## EXERCISE DETAILS
In the Lianhua Cave passage, reproduce everything from "Lianhua Cave (113°43′" down to "shrubs and herbs.".

## PAGE EXTRACT
Lianhua Cave (113°43′ E, 38°10′ N) is located in Jiaokou Town, Yangquan City, Shanxi Province, with an elevation of 1200 m. The cave was developed in the limestone of the Ordovician Majiagou Formation. Its length is about 250 m, and the entrance is so narrow that only one person can crawl through it. Due to its poor ventilation with the outside, the relative humidity in the inner cave reaches 98%–100%. In July, the measured temperature in the cave is 11 °C, close to the annual average temperature on the surface. Affected by the Asian monsoon, the regional average annual rainfall is about 515 mm, and ~70% of the annual rainfall occurs from June to September. The vegetation outside the cave is mainly composed of a temperate deciduous broad-leaved forest, shrubs and herbs.

## DATA FOR ANALYSIS
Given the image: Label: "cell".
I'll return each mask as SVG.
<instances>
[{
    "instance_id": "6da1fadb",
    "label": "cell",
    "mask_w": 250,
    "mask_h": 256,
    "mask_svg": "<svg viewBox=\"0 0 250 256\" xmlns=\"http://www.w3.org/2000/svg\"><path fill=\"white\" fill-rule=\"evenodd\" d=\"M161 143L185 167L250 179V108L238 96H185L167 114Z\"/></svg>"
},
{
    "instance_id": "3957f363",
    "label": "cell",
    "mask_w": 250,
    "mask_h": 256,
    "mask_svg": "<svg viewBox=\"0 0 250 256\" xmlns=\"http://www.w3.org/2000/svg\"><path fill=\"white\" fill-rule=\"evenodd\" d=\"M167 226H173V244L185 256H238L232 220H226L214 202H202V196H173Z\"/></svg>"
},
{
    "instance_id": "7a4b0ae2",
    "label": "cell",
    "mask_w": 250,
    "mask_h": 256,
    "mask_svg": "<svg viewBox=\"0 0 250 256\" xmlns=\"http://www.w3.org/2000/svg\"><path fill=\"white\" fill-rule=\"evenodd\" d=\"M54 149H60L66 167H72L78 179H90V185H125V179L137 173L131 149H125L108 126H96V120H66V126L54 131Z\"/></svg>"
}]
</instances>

## SOLUTION BELOW
Lianhua Cave (113°43′ E, 38°10′ N) is located in Jiaokou Town, Yangquan City, Shanxi Province, with an elevation of 1200 m. The cave was developed in the limestone of the Ordovician Majiagou Formation. Its length is about 250 m, and the entrance is so narrow that only one person can crawl through it. Due to its poor ventilation with the outside, the relative humidity in the inner cave reaches 98%–100%. In July, the measured temperature in the cave is 11 °C, close to the annual average temperature on the surface. Affected by the Asian monsoon, the regional average annual rainfall is about 515 mm, and ~70% of the annual rainfall occurs from June to September. The vegetation outside the cave is mainly composed of a temperate deciduous broad-leaved forest, shrubs and herbs.